_USING THE INFORMATION:_
1) Give the headings of the numbered benefits in the home education article.
2) Repeat word for word everything in the home education article from "1. One Size" down to "into that system.".

_SELECTED PASSAGE:_

Updated: May 17, 2023

Here in the UK, we are fortunate to have the option to home-educate our children. You may be surprised to learn that under UK law, education is compulsory; school is not. Home education is becoming increasingly popular in the UK, and in October 2021, it’s estimated that more than 80,000 children were being educated at home.

Home Education Affects the Whole Family

There are many different reasons why you may choose to home educate your children and many different styles of home education. It should always be a choice made in the child’s best interests. However, this article focuses on how home education may affect you as an Autistic parent. In this article, we’re going to consider both the benefits and the challenges. We’ll start with the positives, and then will consider the challenges and how to prepare for them.

Benefits of Home Education for Autistic Parents

1. One Size Does Not Fit All

The school system runs on a one-size-fits-all approach that everyone has to conform to. This is hard work for everyone but can be even more challenging for autistic people as our needs tend to be different from the ‘norm’. The daily/weekly/termly routines of school, uniforms, homework, tests, reports, and even ‘fun’ events like sports day, school plays, trips, cake sales, etc. are all part and parcel of the school system, whether they work for your family or not. This impacts us as parents too. Home education gifts us freedom from having to force ourselves (and our children) into that system.

2. Freedom and Autonomy

With that freedom, you are granted total flexibility over how to organise your family life. You can find a rhythm that works for your family. Mornings can be more relaxed, without the need to rush for the school gates at the crack of dawn. This can be ideal if you or your children have unusual or irregular sleep patterns, as it gives everyone a chance to get the sleep they need when they need it. It’s much easier to function, and be a good parent when you’ve had enough sleep! Your afternoons won’t be interrupted by school pick-ups either, so if you are in the flow of an activity or hyperfocus there’s no need to pull yourself out of it just because the clock says it’s 3pm.

3. Go At Your Own Pace

When learning is no longer dictated by the stop/start of term times and school days, you can also figure out a routine that works for your family. Some people still like to follow the pattern of term dates and holidays, but that’s just one of many options. Many families find a continuous, all-year-round routine works better for them. If your family’s energy levels fluctuate, you can go with the flow and do more on the days you have more spoons, and rest when you need to. You also have the ability to take your children on days out and holidays when everyone else is at school so that everywhere is much quieter and often cheaper too. This reduces the demand on yourself so you are less likely to become overwhelmed.

4. Less Bureaucracy

If your children are also Autistic, have other types of neurodivergence, special educational needs or disabilities, you’ll also avoid the bureaucracy that is the SEND system, which can be a huge source of stress for parents and even more difficult to navigate when you are autistic yourself. There is still some bureaucracy involved in home education, but once you are established this should be only on an annual basis although more often if any of your children have an EHCP.

5. Happier Child = Happier Parents

Because home education is tailor-made to the child’s needs, you may find your child is generally calmer and happier than they would be in a school environment. It may sound counter-intuitive, but having your child at home can actually make your own life so much easier. If your child has already been in the school system and struggled emotionally, you may find that home education actually means they need less support on a day-to-day basis.

6. Active Home Ed Community

One final benefit is that home education can help you find a sense of community. Many families in the home ed community are neurodivergent. Although all children can benefit from home education, the benefits are even greater for neurodivergent children who may struggle to fit into the factory model of education. As a result, you’re much more likely to find like-minded parents within this community, whether in person or online.

_PROVIDED DATA:_

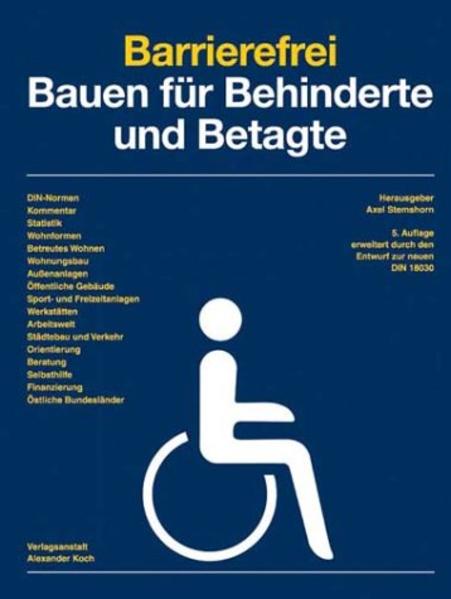 Stemshorn, Axel (Hg.):  Barrierefrei Bauen für Behinderte und Betagte. DIN-Normen, Wohnformen, Wohnungsmbau, Werkstätten, Finanzierung, Sport- u. Freizeitanlagen ...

_RESPONSES BY ITEM NUMBER:_
1)
1. One Size Does Not Fit All
2. Freedom and Autonomy
3. Go At Your Own Pace
4. Less Bureaucracy
5. Happier Child = Happier Parents
6. Active Home Ed Community

2)
1. One Size Does Not Fit All

The school system runs on a one-size-fits-all approach that everyone has to conform to. This is hard work for everyone but can be even more challenging for autistic people as our needs tend to be different from the ‘norm’. The daily/weekly/termly routines of school, uniforms, homework, tests, reports, and even ‘fun’ events like sports day, school plays, trips, cake sales, etc. are all part and parcel of the school system, whether they work for your family or not. This impacts us as parents too. Home education gifts us freedom from having to force ourselves (and our children) into that system.